The following code generates text according to the context of the provided text.

Press + to interact
// Endpoint URL
const endpointUrl = "https://api-inference.huggingface.co/models/gpt2";
const headerParameters = {
"Authorization": "Bearer {{ACCESS_TOKEN}}"
};
// Input text to classify
const data = JSON.stringify({
inputs: "Generative Pre-trained Transformer 3 (GPT-3) is an autoregressive \
language model that uses deep learning to produce human-like text.",
parameters: {
max_length: 32
},
options: {
wait_for_model: true
}
});
const options = {
method: "POST",
headers: headerParameters,
body: data
};
async function textGeneration() {
try {
const response = await fetch(endpointUrl, options);
printResponse(response);
} catch (error) {
printError(error);
}
}
textGeneration();

Let’s have a look at the highlighted lines shown in the code widget above:

  • Line 2: We specify the gpt2 model for text generation.

  • Lines 8–17: We set the inputs with a text to make text generation and set max_length for the output text.

  • Lines 25–32: We create a function, textGeneration, to make the API call and handle the exceptions.

  • Line 34: We call the textGeneration function to invoke the endpoint.

Response fields

The API call above returns a dictionary object or a list of dictionary objects, depending on the inputs. The response contains the following field.

Parameter

Type

Description

generated_text

String

Generated text from the inputs

Examples

Text generation can be helpful in several tasks, like text question-answering and language translation. Change the inputs at lines 9–10 in the code widget above with the examples provided below.
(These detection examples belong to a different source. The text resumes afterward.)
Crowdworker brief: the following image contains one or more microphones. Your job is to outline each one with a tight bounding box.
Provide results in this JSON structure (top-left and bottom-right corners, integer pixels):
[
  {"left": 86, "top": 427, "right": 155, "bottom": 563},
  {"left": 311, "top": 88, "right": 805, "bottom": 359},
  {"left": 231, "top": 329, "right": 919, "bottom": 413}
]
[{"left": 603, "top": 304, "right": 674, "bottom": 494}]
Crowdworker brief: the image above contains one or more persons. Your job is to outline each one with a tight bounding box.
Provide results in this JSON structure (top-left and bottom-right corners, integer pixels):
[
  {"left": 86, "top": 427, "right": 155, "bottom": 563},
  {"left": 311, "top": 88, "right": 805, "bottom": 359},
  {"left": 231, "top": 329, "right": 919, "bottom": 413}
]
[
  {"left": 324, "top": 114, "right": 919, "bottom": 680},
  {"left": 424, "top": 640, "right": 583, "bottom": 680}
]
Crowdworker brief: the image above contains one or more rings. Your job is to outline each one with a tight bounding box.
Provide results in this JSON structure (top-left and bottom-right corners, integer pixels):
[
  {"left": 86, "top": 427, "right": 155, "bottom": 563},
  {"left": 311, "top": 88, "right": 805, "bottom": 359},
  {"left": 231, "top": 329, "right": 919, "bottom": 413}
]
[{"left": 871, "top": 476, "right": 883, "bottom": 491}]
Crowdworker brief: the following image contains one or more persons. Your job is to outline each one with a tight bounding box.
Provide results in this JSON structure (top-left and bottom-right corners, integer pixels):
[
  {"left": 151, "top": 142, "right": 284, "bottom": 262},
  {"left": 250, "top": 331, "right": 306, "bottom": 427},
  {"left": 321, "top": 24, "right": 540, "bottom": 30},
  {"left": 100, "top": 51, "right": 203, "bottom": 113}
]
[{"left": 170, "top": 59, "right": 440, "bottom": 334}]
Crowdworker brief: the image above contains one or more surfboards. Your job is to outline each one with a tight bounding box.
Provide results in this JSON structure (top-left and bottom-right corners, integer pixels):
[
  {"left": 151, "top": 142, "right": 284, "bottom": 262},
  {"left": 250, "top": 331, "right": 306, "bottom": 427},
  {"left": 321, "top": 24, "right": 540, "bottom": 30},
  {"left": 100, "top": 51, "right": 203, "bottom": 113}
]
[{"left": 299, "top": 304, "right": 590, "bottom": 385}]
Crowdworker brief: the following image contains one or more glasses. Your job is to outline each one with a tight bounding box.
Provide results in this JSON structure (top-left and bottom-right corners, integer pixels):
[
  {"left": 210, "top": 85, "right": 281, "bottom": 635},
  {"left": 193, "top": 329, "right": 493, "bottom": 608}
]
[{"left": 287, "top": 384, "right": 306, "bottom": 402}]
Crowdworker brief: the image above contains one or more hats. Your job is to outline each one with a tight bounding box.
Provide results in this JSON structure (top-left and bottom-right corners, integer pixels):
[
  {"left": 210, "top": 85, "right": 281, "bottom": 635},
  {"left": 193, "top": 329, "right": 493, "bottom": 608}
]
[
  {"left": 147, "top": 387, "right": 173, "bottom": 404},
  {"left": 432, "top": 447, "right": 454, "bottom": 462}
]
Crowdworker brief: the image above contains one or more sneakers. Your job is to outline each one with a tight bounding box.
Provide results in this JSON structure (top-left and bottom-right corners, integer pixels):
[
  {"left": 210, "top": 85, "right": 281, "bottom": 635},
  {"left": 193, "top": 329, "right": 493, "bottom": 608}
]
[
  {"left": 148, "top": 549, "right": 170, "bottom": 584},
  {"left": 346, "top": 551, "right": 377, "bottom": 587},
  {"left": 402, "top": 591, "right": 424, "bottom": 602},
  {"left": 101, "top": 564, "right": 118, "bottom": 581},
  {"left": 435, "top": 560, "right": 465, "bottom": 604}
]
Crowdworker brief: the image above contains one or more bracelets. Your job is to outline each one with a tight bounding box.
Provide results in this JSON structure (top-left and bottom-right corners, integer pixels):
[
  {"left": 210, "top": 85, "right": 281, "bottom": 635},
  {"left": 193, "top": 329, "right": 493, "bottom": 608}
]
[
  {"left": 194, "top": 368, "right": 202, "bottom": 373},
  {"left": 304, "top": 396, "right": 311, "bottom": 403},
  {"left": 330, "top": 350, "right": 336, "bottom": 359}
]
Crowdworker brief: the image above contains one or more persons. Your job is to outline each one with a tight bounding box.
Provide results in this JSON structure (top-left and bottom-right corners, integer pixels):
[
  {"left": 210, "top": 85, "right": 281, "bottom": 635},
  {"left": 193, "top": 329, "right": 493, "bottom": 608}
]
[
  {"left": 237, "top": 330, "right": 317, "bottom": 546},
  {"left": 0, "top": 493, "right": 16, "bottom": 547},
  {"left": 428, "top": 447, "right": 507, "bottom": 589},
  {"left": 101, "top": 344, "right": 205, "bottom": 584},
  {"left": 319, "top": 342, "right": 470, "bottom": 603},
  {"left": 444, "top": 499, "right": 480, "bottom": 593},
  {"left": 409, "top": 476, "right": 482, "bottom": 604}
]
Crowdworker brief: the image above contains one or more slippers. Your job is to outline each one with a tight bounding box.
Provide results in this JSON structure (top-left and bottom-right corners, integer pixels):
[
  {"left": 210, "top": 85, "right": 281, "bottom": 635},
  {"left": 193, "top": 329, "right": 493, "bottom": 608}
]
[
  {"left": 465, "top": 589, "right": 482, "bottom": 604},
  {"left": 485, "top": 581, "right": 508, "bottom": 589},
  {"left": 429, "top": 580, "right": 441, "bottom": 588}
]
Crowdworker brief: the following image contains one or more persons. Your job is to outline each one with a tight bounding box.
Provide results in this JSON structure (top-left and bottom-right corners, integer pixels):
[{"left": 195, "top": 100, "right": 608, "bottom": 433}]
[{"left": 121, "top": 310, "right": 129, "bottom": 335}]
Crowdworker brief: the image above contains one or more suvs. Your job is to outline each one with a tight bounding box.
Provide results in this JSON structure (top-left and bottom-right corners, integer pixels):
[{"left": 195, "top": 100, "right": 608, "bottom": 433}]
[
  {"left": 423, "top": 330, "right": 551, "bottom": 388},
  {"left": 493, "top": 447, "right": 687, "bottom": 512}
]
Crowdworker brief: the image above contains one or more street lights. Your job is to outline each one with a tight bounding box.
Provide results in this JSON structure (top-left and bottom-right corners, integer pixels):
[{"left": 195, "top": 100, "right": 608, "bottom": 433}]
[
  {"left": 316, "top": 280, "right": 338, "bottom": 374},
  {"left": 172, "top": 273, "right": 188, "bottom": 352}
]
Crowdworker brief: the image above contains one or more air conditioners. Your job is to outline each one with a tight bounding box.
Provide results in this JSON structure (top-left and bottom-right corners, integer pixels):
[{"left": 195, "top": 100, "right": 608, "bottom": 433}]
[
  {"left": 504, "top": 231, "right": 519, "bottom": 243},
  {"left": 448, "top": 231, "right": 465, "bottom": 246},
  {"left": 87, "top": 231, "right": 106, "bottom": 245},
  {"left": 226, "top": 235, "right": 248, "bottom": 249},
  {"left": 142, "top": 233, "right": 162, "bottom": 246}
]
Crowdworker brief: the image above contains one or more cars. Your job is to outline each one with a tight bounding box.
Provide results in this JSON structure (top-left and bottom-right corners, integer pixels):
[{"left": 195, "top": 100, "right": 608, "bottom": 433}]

We provide the model a question, backed by some context, and it returns us the answer.

Press + to interact
inputs: "Context: Richard Feynman was a Physicist. Being one of the most famous scientist ever, he is still remembered in the scientific society.\
Question: Who was Richard Feynman?"

We can also perform translations like:

Press + to interact
inputs: "Translate from English to French: The lesson is finished. Jump to the notebook now."

Let's run the same examples by providing some optional parameters, and observe the effect of these parameters on the generated text.

Press + to interact
// Endpoint URL
const endpointUrl = "https://api-inference.huggingface.co/models/Michau/t5-base-en-generate-headline";
const headerParameters = {
"Authorization": "Bearer {{ACCESS_TOKEN}}"
};
// Input text to classify
const data = JSON.stringify({
inputs: "Context: Richard Feynman was a Physicist. Being one of the most famous scientist ever, he is still remembered in the scientific society.\
Question: Who was Richard Feynman?",
parameters: {
max_length: 50,
temperature: 0.1
},
options: {
wait_for_model: true
}
});
const options = {
method: "POST",
headers: headerParameters,
body: data
};
async function textGeneration() {
try {
const response = await fetch(endpointUrl, options);
printResponse(response);
} catch (error) {
printError(error);
}
}
textGeneration();

We use the Michau/t5-base-en-generate-headline model and set values of max_length to 50 and temperature to 0.1.